I'd suggest you take a look at Gadamer's "Truth and Method".
Despite my better judgment, I'm going to try to flesh out this answer a bit.
First: as the original question points out, the "Socrates problem" is not really relevant to the actual question at hand. The "Socrates problem", in the sense of "the problem of the historical Socrates" is quite unusual in that we possess no texts attributed to Socrates, but rather, three distinct reports of him (coming from Plato, Aristophanes, and Xenophon), each of whom had their own polemical purposes. This problem does not apply to the vast majority of philosophers we're interested in, who left texts.

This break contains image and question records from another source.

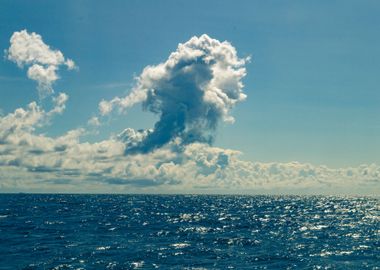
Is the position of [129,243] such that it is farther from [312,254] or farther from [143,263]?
[312,254]

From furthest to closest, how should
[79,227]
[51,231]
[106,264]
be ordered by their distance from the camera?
[79,227] → [51,231] → [106,264]

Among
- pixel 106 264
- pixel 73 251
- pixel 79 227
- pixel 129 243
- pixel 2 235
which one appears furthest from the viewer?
pixel 79 227


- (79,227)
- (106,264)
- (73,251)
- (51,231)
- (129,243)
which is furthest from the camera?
(79,227)

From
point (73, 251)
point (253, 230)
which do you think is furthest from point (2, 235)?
point (253, 230)

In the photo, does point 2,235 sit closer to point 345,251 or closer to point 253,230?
point 253,230

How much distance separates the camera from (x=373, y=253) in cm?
5581

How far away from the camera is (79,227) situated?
8188cm

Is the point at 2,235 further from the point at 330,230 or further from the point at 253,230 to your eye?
the point at 330,230

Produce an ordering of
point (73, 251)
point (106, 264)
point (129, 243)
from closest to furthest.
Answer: point (106, 264)
point (73, 251)
point (129, 243)

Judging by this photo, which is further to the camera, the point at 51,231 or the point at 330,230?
the point at 330,230

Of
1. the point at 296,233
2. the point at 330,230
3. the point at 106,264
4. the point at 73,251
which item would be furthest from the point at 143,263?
the point at 330,230

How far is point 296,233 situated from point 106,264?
143ft

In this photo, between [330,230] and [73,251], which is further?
[330,230]

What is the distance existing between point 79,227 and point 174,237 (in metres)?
22.6
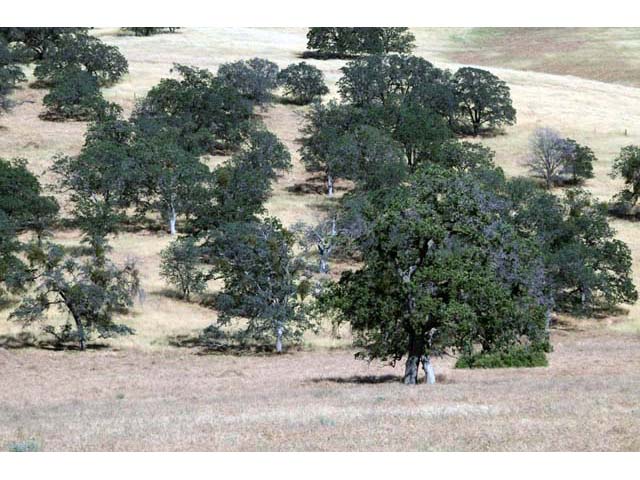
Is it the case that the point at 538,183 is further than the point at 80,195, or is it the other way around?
the point at 538,183

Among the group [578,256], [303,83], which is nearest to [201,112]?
[303,83]

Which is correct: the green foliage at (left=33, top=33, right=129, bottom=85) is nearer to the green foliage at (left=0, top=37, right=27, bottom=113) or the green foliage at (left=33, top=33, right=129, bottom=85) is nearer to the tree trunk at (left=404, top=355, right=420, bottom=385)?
the green foliage at (left=0, top=37, right=27, bottom=113)

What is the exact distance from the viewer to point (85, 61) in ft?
365

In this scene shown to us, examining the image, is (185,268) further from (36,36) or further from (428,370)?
(36,36)

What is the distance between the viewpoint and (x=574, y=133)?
99.9 metres

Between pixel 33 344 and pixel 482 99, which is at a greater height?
pixel 482 99

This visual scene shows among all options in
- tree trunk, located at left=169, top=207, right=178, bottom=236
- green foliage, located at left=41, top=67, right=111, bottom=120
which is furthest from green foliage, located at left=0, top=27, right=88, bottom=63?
tree trunk, located at left=169, top=207, right=178, bottom=236

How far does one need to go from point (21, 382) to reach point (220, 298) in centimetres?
1473

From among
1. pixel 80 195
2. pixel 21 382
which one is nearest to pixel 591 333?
pixel 21 382

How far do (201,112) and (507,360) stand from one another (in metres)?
63.4

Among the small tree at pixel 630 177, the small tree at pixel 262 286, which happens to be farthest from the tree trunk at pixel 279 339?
the small tree at pixel 630 177

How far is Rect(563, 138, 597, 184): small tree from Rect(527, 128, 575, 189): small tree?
24cm

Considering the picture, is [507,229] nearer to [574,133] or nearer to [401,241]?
[401,241]

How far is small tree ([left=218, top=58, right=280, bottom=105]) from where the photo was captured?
10750 centimetres
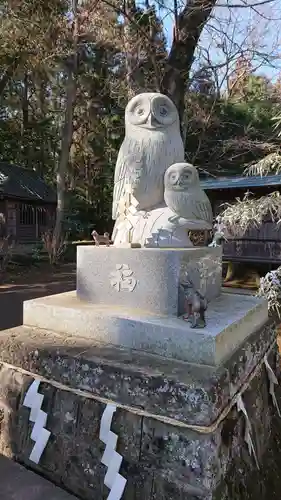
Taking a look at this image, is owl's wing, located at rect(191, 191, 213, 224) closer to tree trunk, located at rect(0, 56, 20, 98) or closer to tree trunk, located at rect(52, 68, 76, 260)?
tree trunk, located at rect(52, 68, 76, 260)

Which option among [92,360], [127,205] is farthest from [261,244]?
[92,360]

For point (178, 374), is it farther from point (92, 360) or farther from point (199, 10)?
point (199, 10)

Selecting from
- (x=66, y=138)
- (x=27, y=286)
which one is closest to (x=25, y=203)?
(x=66, y=138)

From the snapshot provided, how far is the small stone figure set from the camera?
1.67 metres

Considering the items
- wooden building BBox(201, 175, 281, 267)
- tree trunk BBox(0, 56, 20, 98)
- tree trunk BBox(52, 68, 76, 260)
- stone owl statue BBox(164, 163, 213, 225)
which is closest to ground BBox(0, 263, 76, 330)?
tree trunk BBox(52, 68, 76, 260)

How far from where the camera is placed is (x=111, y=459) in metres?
1.54

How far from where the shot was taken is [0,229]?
1327 cm

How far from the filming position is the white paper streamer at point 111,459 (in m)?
1.50

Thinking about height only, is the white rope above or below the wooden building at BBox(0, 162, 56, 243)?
below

So, the question then becomes one of the interpretation of texts: how do we know when we have interpreted a text "correctly"? Further, what would "correctly" mean in this case: the recovery of authorial intent? The branch of philosophy [*] that these questions belong to is termed 'hermeneutics', and there exists a vast literature on the subject. If one were interested in a historical view, Schleiermacher would be the place to start, but I wouldn't recommend that, for the following reason:
There exists a seminal text in hermeneutics, which stands as the sine qua non for all later work in the field: Truth and Method, by Hans-Georg Gadamer. Attempting to discuss hermeneutics without reference to Gadamer would be like trying to discuss physics without recourse to Newton-- you'd spend half of your time reinventing his vocabulary, even if you wanted to disagree with him.
In short, if questions of interpretation interest you at all, there's not much point in going any further before you have grappled with this text.
Fortunately, it is available in English translation, ubiquitous at libraries, cheap in paperback, and easy to read.
Thus, in my opinion, there is only one answer to your question: take a look at Gadamer's "Truth and Method". When there is a major philosophical text that deals directly with the fundamental problematic underlying your question, there's no other responsible answer than a simple referral to the text in question. And, naturally, if for some reason one is unable to take the time to read the primary text, there are easily available secondary and tertiary resources which are easily found with the knowledge of the author and title of the primary work.
[*] and/or philology, but that's a discussion for another day.